• _SELECTED EXTRACT_
□ □ □ □ □

For every series beginning with a 1st down and 10 in the NFL, an offense achieves another 1st down (including scoring a TD) 66% of the time. So if an offense is to be graded on a 1st down play, it should at least gain enough yards so that they have at least the same probability of sustaining the drive or scoring. In this article, I’ll begin a discussion of utility in football by examining the break even point in a series of downs. In other words, what would you rather have, a 1st and 10 or 2nd and 7? What about 2nd and 6? 5?

When any team has the ball, it's typically trying to sustain a drive. It would be nice if they threw a 50 yard bomb for a touchdown, but usually their most immediate priority is to retain possession by getting a 1st down. One way to measure a play’s success is by how much it improves or impairs a team’s probability of getting there.

The graph below illustrates the probability of eventually achieving a 1st down in a current series given various ‘to go’ distances on 2nd down and 3rd down. Data is from all regular season plays from 2002 through 2007.

We can see that the break even point for 2nd down is 5.5 yards. In other words, a team (whose purpose is to get a 1st town) should prefer a 2nd down and 5 to a 1st and 10, but it should prefer a 1st and 10 to 2nd and 6.

□ □ □ □ □

• _MATERIAL PROVIDED_
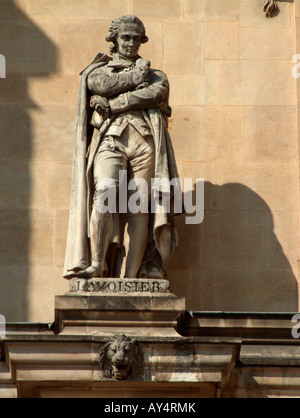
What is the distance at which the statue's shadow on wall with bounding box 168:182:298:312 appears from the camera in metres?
14.8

□ □ □ □ □

• _WHAT YOU NEED TO DO_
**a.** In the football down-and-distance article, what is the break even point for 2nd down?
**b.** Carry on the football down-and-distance article from its last sentence.

• _ANSWERS FOR THIS EXERCISE_
**a.** 5.5 yards.

**b.**
For 3rd down, the break even point is at 1.5 yards. A team should prefer a 1st and 10 to any other 3rd down situation 2 yards or longer. This was a little surprising to me. I expected the break even point to be around 3rd and 3 or 4.

We can also compare other situations. Consider a team with a 2nd and 8. The chance of getting a first down on their current series is 57%. To break even in terms of 1st down probability, they need to gain at least 5 yards to have a 3rd down and 3. In fact, the two probability curves are generally separated by 5 yards, between the usual situation of 10 yards to go and 2 yards to go.

Five yards appears to be the magic number. Unless a team gains 5 or more yards on a given play, it’s a setback in terms of 1st down probability.

Carroll, Parmer, and Thorn, the authors of The Hidden Game of Football, established a measure of football play success in similar terms. In their system, if an offense gains at least 4 yards on 1st down, the play is considered a success. On 2nd down, the play is considered successful if it gains half the remaining distance to the first down marker. And 3rd down is only considered a success if it gains a 1st down. This may sound familiar to some readers because the Football Outsiders blog applies this same system, with limited modifications, in their DVOA scheme.

According to the actual probabilities of gaining a first down, however, this system isn’t always consistent. An offense needs 5 yards on 1st down, not 4, to break even in terms of first down probability. Also, gaining half the yards remaining on 2nd down often leaves a team worse off than it was before the play began.

Getting anything less than a 1st down on 2nd and 4 or less leaves a team with a lower probability. On 2nd down and 7, a team’s chance of getting a 1st down is 62%. Gaining half the remaining yards leaves the offense at 3rd and 3.5 yards, which yields a 1st down 54% of the time. They’d need to be inside 3rd and 2 to break even.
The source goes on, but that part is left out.